Bivariate Laplace Transform of Residual Lives

Description

Computes the bivariate Laplace transform of residual lives L_{X_{t_1|t_2}}(s_1) and L_{X_{t_2|t_1}}(s_2) defined as

L_{X_{t_1|t_2}}(s_1) = \frac{\int_{t_1}^{\infty} e^{-s_1 x_1} f(x_1 | X_2 > t_2)\,dx_1}{e^{-s_1 t_1} \bar{F}(t_1 | X_2 > t_2)}

and analogously for the second component.

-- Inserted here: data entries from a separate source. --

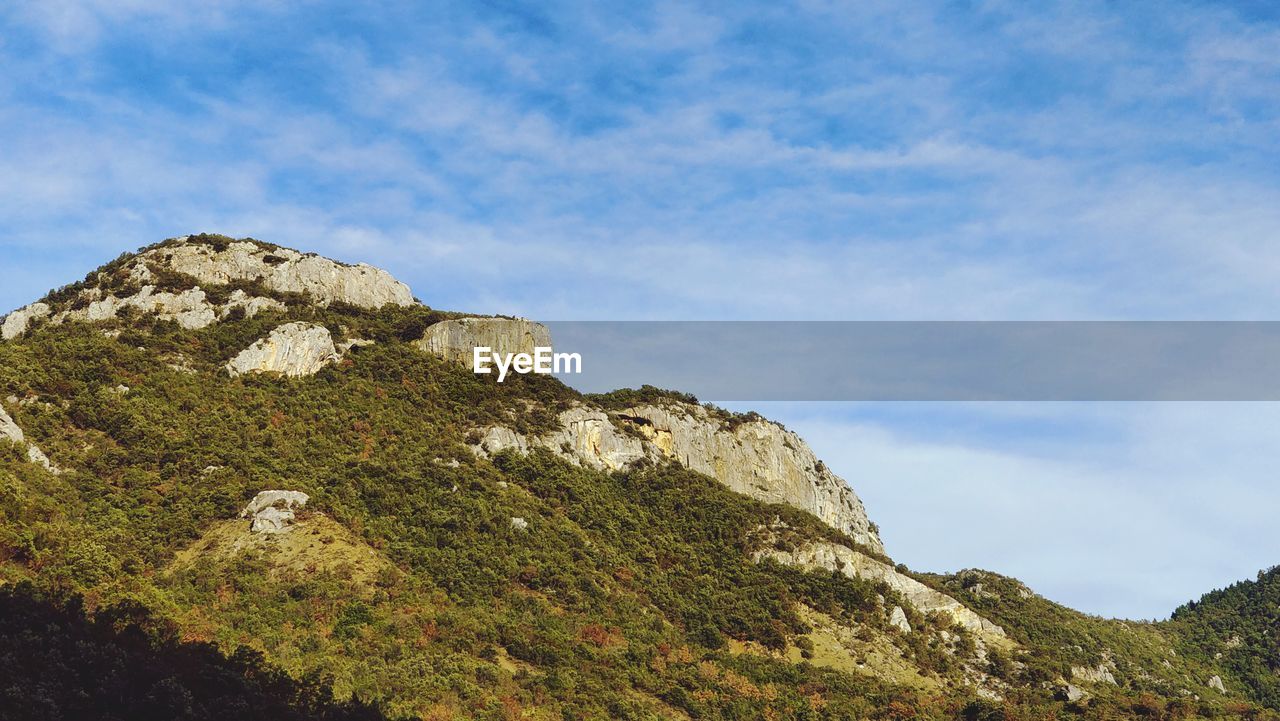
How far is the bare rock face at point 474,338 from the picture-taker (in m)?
88.3

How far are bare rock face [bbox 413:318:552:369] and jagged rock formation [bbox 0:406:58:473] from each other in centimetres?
3981

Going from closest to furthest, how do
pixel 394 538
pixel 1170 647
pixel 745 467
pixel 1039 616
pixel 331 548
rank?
pixel 331 548 < pixel 394 538 < pixel 745 467 < pixel 1039 616 < pixel 1170 647

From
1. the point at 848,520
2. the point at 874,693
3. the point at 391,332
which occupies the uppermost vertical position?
the point at 391,332

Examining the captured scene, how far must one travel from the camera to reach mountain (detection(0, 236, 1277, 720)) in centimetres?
3662

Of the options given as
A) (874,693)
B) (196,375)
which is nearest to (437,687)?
(874,693)

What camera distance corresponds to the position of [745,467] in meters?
89.7

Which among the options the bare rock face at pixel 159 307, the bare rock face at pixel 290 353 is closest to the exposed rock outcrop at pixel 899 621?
the bare rock face at pixel 290 353

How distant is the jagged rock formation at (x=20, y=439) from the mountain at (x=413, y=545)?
275 mm

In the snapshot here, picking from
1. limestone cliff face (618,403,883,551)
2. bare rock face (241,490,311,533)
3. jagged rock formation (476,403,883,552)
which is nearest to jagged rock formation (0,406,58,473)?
bare rock face (241,490,311,533)

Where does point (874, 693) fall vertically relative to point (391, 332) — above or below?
below

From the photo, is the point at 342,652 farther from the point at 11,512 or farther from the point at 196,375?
the point at 196,375

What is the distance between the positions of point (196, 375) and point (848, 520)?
68048mm

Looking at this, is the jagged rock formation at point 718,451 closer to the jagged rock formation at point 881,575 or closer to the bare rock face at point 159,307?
the jagged rock formation at point 881,575

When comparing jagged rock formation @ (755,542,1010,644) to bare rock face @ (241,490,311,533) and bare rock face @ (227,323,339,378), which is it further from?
bare rock face @ (227,323,339,378)
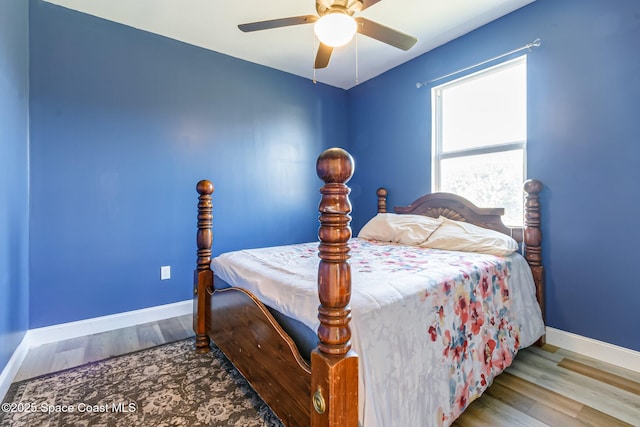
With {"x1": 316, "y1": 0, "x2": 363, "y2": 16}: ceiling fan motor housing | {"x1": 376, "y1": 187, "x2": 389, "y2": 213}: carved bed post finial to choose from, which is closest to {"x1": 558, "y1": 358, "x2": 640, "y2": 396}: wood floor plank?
{"x1": 376, "y1": 187, "x2": 389, "y2": 213}: carved bed post finial

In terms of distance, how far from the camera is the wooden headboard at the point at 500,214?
88.4 inches

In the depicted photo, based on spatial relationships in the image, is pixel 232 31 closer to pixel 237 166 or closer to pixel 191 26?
pixel 191 26

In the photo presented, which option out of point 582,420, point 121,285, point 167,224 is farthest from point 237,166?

The *star* version (used for ordering) is

L^*_{X_{t_1|t_2}}(s_1) = \frac{1 - L_{X_{t_1|t_2}}(s_1)}{s_1} = \frac{\int_{t_1}^{\infty} e^{-s_1 x_1} \bar{F}(x_1, t_2)}{e^{-s_1 t_1}\bar{F}(t_1,t_2)}\,dx_1.

Usage

blt_residual(
  s1,
  s2,
  t1 = 0,
  t2 = 0,
  surv_fn = NULL,
  k1 = 1,
  k2 = 1,
  theta = 0,
  upper = 50,
  star = FALSE
)

Arguments

s1, s2

Positive Laplace parameters.

t1, t2

Non-negative time thresholds (truncation ages).

surv_fn

A function function(x1, x2) returning the joint survival probability \bar{F}(x_1, x_2). Defaults to the Gumbel bivariate exponential with k1, k2, theta.

k1, k2

Rate parameters (used only when surv_fn = NULL).

theta

Association parameter (used only when surv_fn = NULL).

upper

Integration upper bound (default 50).

star

Logical; if TRUE returns the star version L^*.

Value

A named numeric vector with elements L1 and L2 (or L1_star and L2_star when star = TRUE).

References

Jayalekshmi S., Rajesh G., Nair N.U. (2022). doi:10.1080/03610926.2022.2085874

See Also

blt_residual_gumbel, blt_order_residual, np_blt_residual

Examples

# Gumbel bivariate exponential, default parameters
blt_residual(s1 = 1, s2 = 1, t1 = 0.5, t2 = 0.5)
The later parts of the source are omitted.